The decline was broad-based, cutting across age, income, and political groups, with the steepest drop among Republican respondents. The report attributed the fall to concerns about job availability, trade policy disruptions, and unease over future income prospects.

The share of Americans viewing jobs as “plentiful” declined to 29.2%, the lowest since March 2021, while those saying jobs were “hard to get” stood at 18.1%. The labor market differential, a key measure closely tied to unemployment, narrowed to 11.1, suggesting weakening labor market strength.

“Rising financial anxiety, alongside muted income expectations, signals a cautious consumer outlook for the second half of 2025,” said Tim Quinlan, senior economist at Wells Fargo. He warned that recent resilience in retail may represent “pulled-forward demand” ahead of anticipated price hikes from tariffs.

Tariffs and Policy Impact

The decline in sentiment coincides with economic uncertainties tied to President Donald Trump’s latest tariff announcements. Consumers cited tariffs as a key concern, while inflation expectations eased slightly, dropping to 6.0% from 6.4% in May.
□ □ □ □
Required task 1 | Print the part of the consumer confidence article that opens with the words containing "The decline was" and closes with "labor market strength.".
Required task 2 |
Answer these questions from the consumer confidence article:
(a) To what percentage did the share of Americans viewing jobs as "plentiful" decline?
(b) What position does Tim Quinlan hold, and at which firm?
(c) To what level did inflation expectations drop, and from what May figure?
The lines placed after this article have no role here.

Raw data |
□ □ □ □
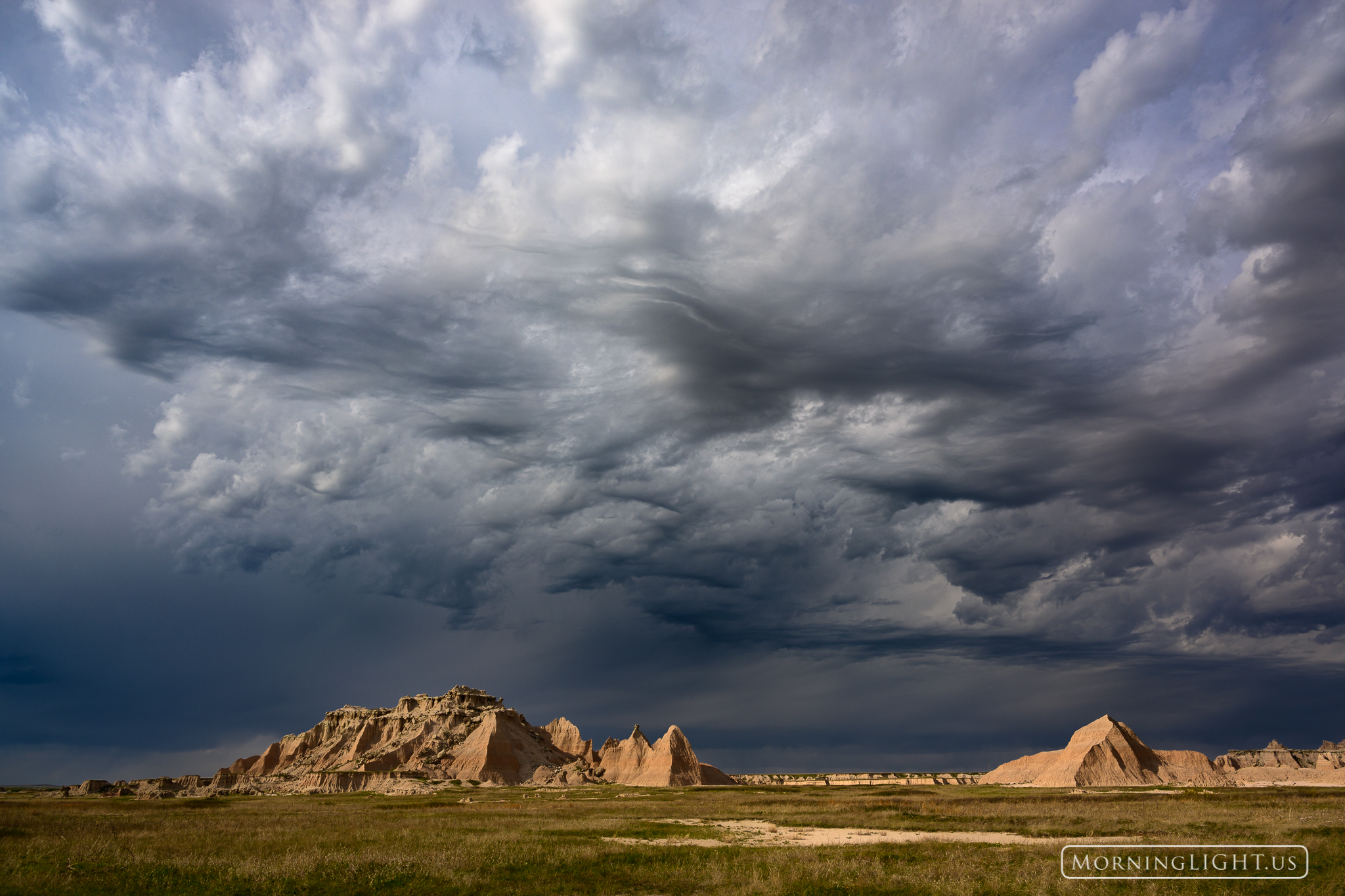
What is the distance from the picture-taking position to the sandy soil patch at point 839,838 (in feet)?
□ □ □ □
Right answer 1 |
The decline was broad-based, cutting across age, income, and political groups, with the steepest drop among Republican respondents. The report attributed the fall to concerns about job availability, trade policy disruptions, and unease over future income prospects.

The share of Americans viewing jobs as “plentiful” declined to 29.2%, the lowest since March 2021, while those saying jobs were “hard to get” stood at 18.1%. The labor market differential, a key measure closely tied to unemployment, narrowed to 11.1, suggesting weakening labor market strength.

Right answer 2 |
(a) 29.2%
(b) Senior economist at Wells Fargo
(c) To 6.0%, from 6.4% in May